‘I’ve got a horrible feeling it might be something to do with us.’
They left the flat as they had found it, storing the radio inits hiding place. A door opened a crack on a lower floor as they trod quietly down the stairs, but no one showed their face. They kept moving. This was occupied Paris. Always someone watching and informing.
The neighbour would have seen a young couple—the French woman’s arm looped through the man’s as they walked down the stairs.
The freezing air hit Lizzie in the face as she stepped outside into the courtyard that led to the parade of shops.
‘Let’s try to get some bread from the baker’s and we can read the poster whilst we wait,’ Hannah whispered.
They crossed the courtyard, acting like a young married couple.
Lizzie took a sharp intake of breath as Hannah’s face stared back at her from the printed poster:
Wanted. Murderer and Enemy of the Reich. Reward for Information.
‘At least it’s just me they are after,’ Hannah whispered. ‘That’s what we hoped for. It means they don’t suspect you and Celine, or they’d have your faces up there too.’
‘True. I was worried about Celine. What shall we do?’
‘Stick to our plan.’
Lizzie glanced at Hannah. Her disguise as a dark-haired man with a moustache and spectacles was brilliant. No one would imagine she was the major general’s beautiful blonde secretary.
They were early enough to be amongst the baker’s first customers, and they left the shop with a delicious smelling bounty of their ration of freshly baked baguettes.
‘I’m starving, but let’s get across the city before we eat,’ Hannah said.
They retrieved their bicycles and Hannah put the bread inher basket. Lizzie’s stomach rumbled at the mouth-watering smells from the bakery.
The city was waking up and Parisians who had kept their businesses going, either by collaborating with the Nazis, or by selling what people needed in wartime, were setting up for the day. The ground was slippery, snow hadn’t fallen overnight, and the temperature was below zero. By the time they crossed town, Lizzie’s hands were blue-tinged and felt like icicles.
The military presence was heavy as more and more soldiers piled onto the streets and stuck posters of Hannah’s face on trees and buildings.

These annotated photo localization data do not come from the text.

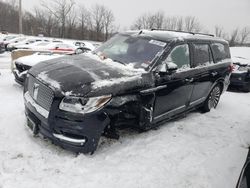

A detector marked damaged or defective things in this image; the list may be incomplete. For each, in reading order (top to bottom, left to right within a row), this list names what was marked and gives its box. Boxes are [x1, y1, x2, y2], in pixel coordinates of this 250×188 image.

crumpled hood [29, 53, 154, 97]
damaged headlight [58, 94, 111, 114]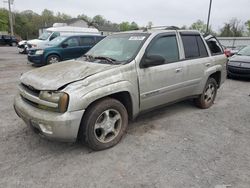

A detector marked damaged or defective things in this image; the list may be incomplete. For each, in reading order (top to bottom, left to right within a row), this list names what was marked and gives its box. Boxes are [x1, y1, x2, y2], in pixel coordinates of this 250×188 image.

bent hood [20, 59, 116, 90]
damaged chevrolet trailblazer [14, 29, 228, 150]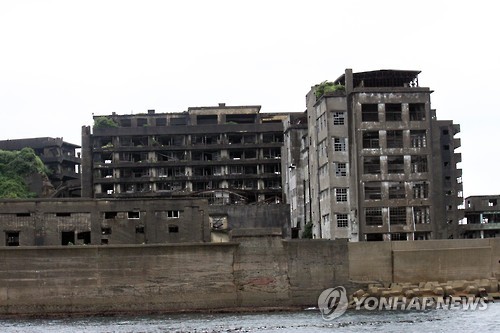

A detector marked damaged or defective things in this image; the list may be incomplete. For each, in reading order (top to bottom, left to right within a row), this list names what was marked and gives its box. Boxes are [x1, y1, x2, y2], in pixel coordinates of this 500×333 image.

broken window [360, 103, 378, 121]
broken window [386, 103, 402, 121]
broken window [410, 104, 426, 120]
broken window [386, 130, 402, 148]
broken window [362, 156, 380, 174]
broken window [386, 154, 406, 172]
broken window [410, 155, 426, 172]
broken window [364, 182, 382, 200]
broken window [364, 208, 382, 226]
broken window [390, 206, 406, 224]
broken window [414, 205, 430, 223]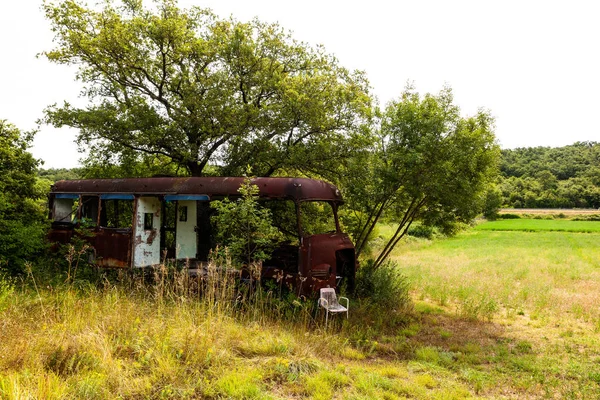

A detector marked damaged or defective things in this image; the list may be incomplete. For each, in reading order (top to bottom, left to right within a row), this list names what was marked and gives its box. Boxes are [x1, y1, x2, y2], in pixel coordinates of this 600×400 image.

abandoned rusty bus [48, 177, 356, 294]
rusty metal body [49, 177, 356, 296]
broken window [300, 202, 338, 236]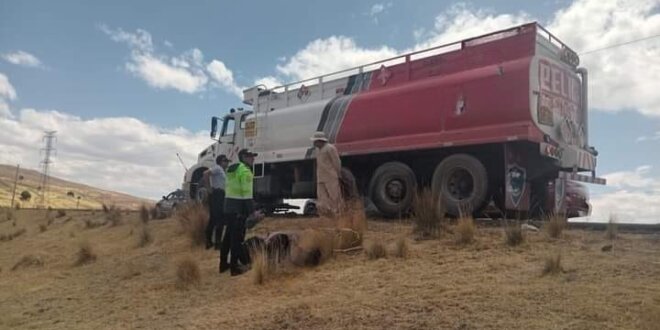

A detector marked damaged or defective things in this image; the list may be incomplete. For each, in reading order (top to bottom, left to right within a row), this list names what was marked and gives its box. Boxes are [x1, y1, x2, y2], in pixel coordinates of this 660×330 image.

crashed vehicle [155, 189, 186, 218]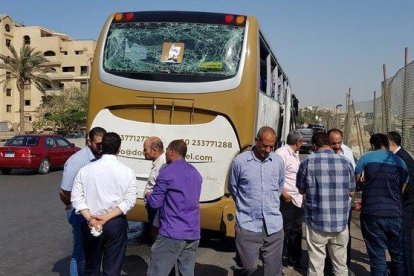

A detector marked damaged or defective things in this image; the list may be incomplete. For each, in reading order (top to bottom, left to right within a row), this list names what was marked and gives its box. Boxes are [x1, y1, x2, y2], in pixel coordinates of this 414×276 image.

shattered glass [104, 22, 246, 78]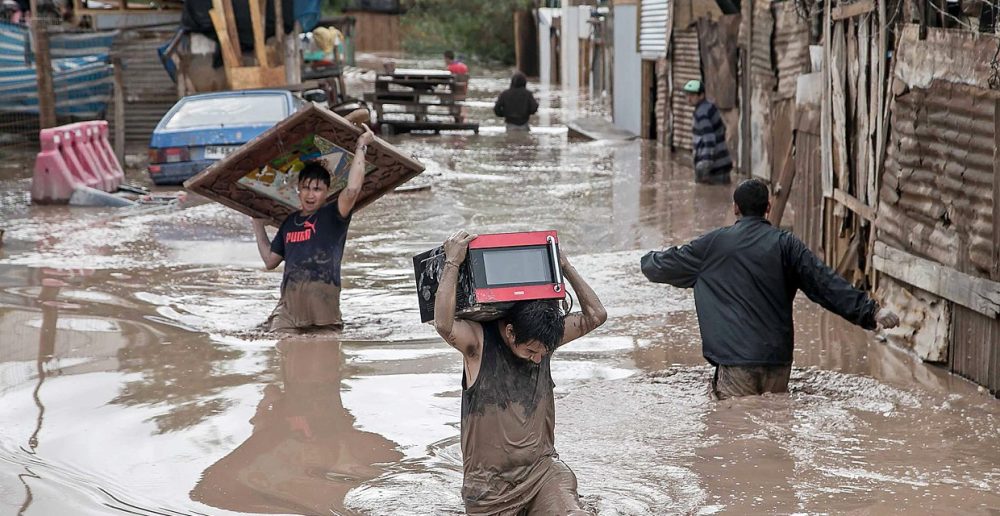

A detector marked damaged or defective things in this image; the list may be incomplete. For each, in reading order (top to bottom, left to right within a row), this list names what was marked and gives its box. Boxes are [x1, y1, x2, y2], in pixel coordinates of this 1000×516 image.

damaged belongings [186, 103, 424, 226]
damaged belongings [412, 231, 568, 322]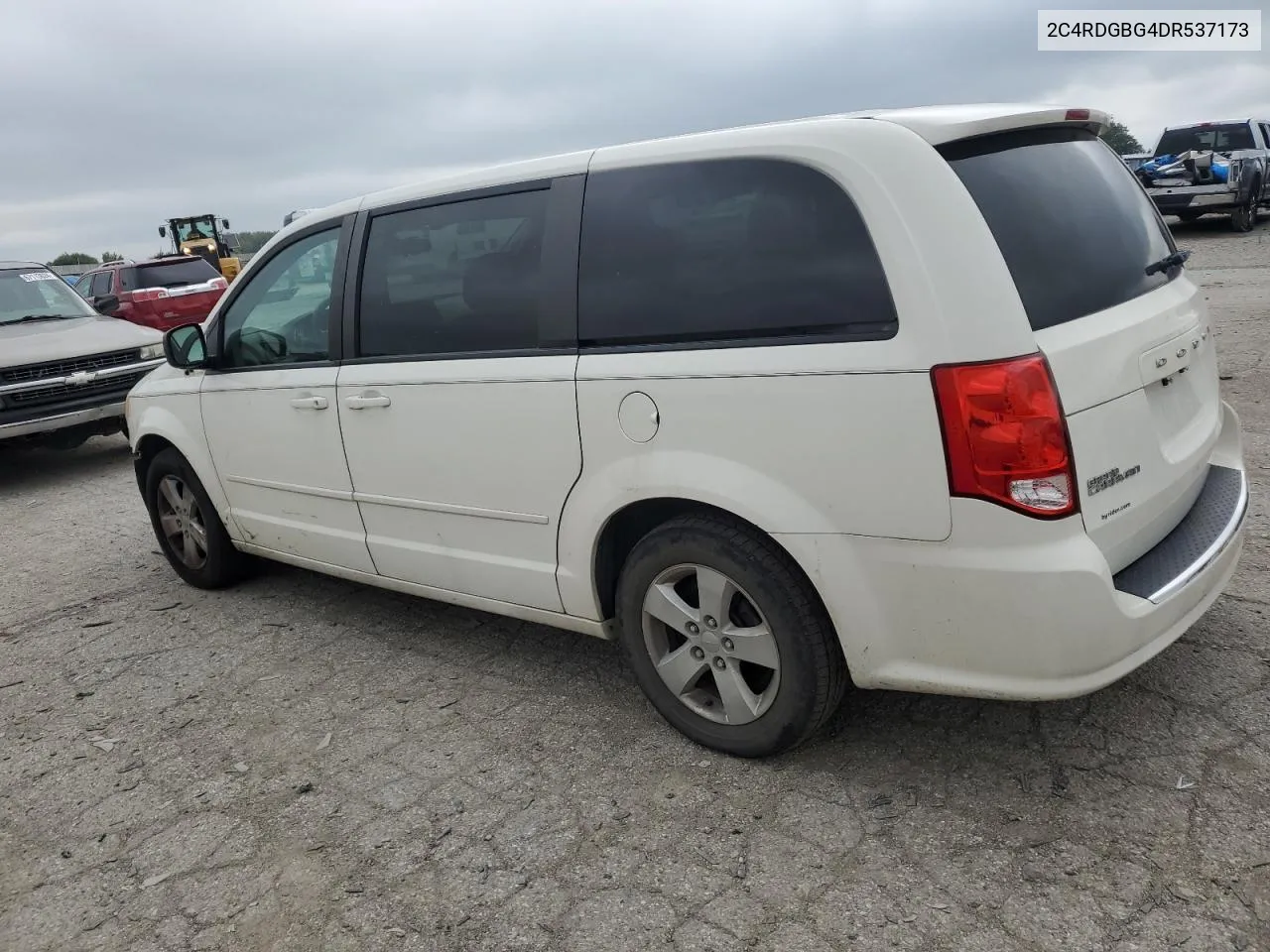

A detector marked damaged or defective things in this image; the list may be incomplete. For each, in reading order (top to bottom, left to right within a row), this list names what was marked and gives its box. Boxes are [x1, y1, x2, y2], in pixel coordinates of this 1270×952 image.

cracked pavement [2, 219, 1270, 948]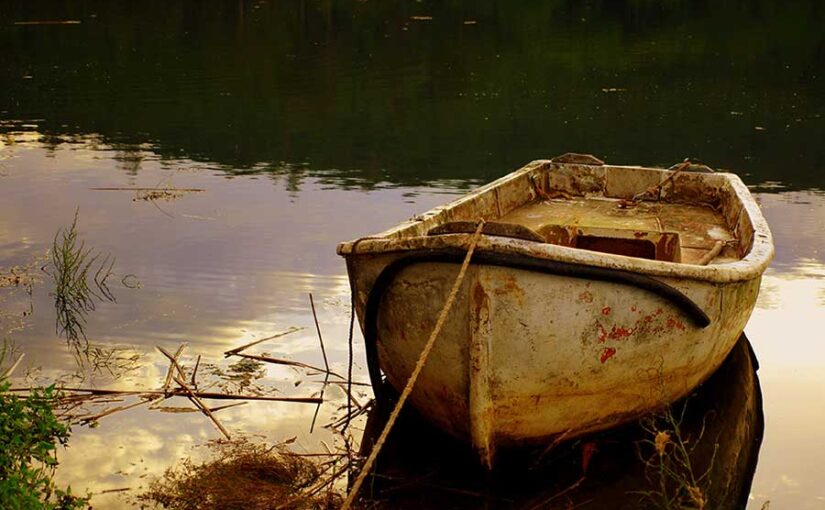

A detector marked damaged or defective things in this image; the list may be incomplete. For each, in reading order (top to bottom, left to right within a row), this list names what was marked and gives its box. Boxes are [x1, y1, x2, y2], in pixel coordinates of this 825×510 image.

orange rust stain [600, 346, 616, 362]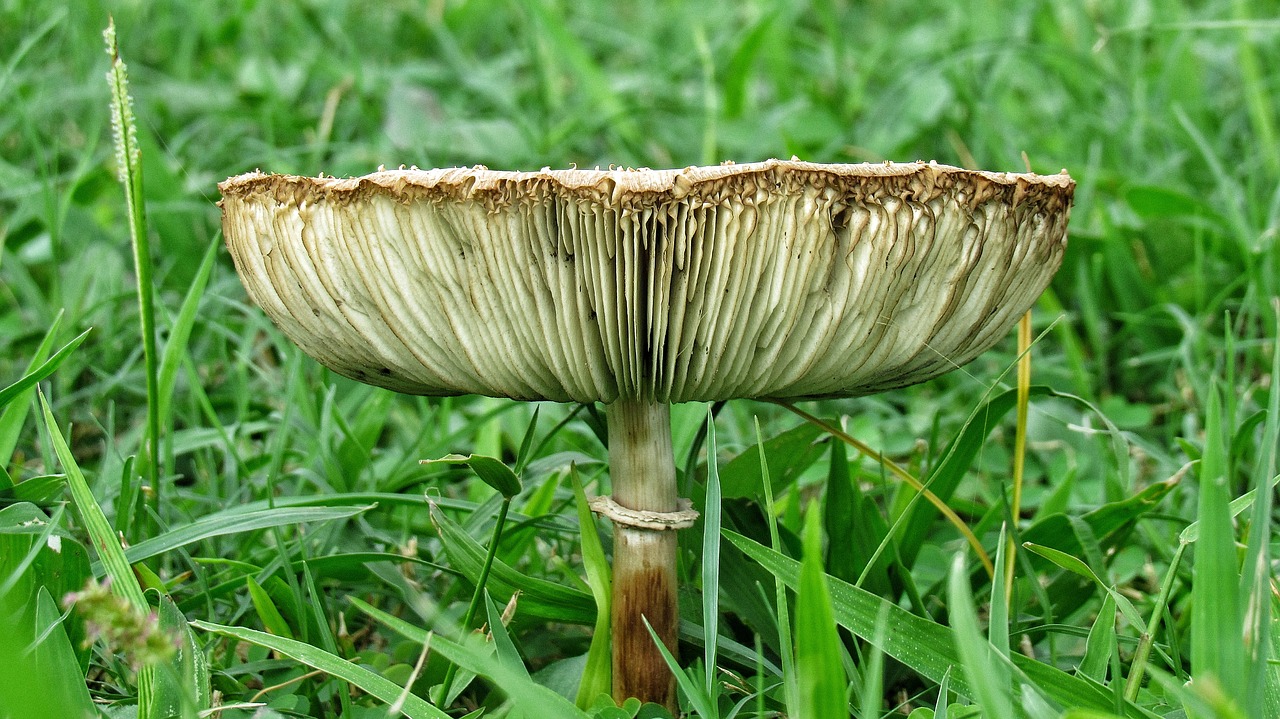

Lizzie and Hannah rested for a minute and ate a few chunks of fluffy baguette.
‘That was a good idea to choose a dark wig. You’d be more recognisable as a blond man,’ Lizzie whispered.
‘This is a disguise I’ve used during the past year. I have identity papers too, so I had no choice but to stick with dark hair, which is just as well now I’m so famous.’
Lizzie admired Hannah’s stoic attitude, but the more posters and soldiers they saw spilling onto the streets, the sicker she felt. There was a high chance they wouldn’t get out of this alive, and she thought of the goodbye letter she had written to her family. She had written it before leaving on her first mission and couldn’t recall exactly what she’d said. Lizzie decided that if she made it out alive, she would write a letter to replace the old one. The innocent Jersey girl who had written it, had no idea what she was facing, and if she lost her life during one of her missions, she wanted to leave a message for her parents that reflected the woman she had become fighting with the Allies, not the girl she used to be.
‘I think they are locking down the city. Come, we must hurry,’ Hannah said, shoving the rest of their bread into the basket. ‘We can eat when we’re safe.’
The Seine swelled from the chill winds on the river and the sky was an ominous grey. Summer was a distant memory, and Lizzie trembled with a combination of cold and fear as two Wehrmacht soldiers bore down on them.
‘Stop right there,’ snapped one, holding up a hand.
CHAPTER 39
‘Is something wrong?’ Hannah asked the soldier, who held out his hand expectantly for their papers.
Lizzie blinked as she heard a man’s voice emerge from Hannah’s throat. What a chameleon she was.
‘You tell me.’ The soldier spoke passable French with a thick German accent. ‘Do you know anything about the woman in that poster?’
Hannah shrugged her shoulders with a touch of insolence. ‘Why would I?’
‘I’m asking the questions, not you,’ the soldier replied as he shuffled their papers in his hands.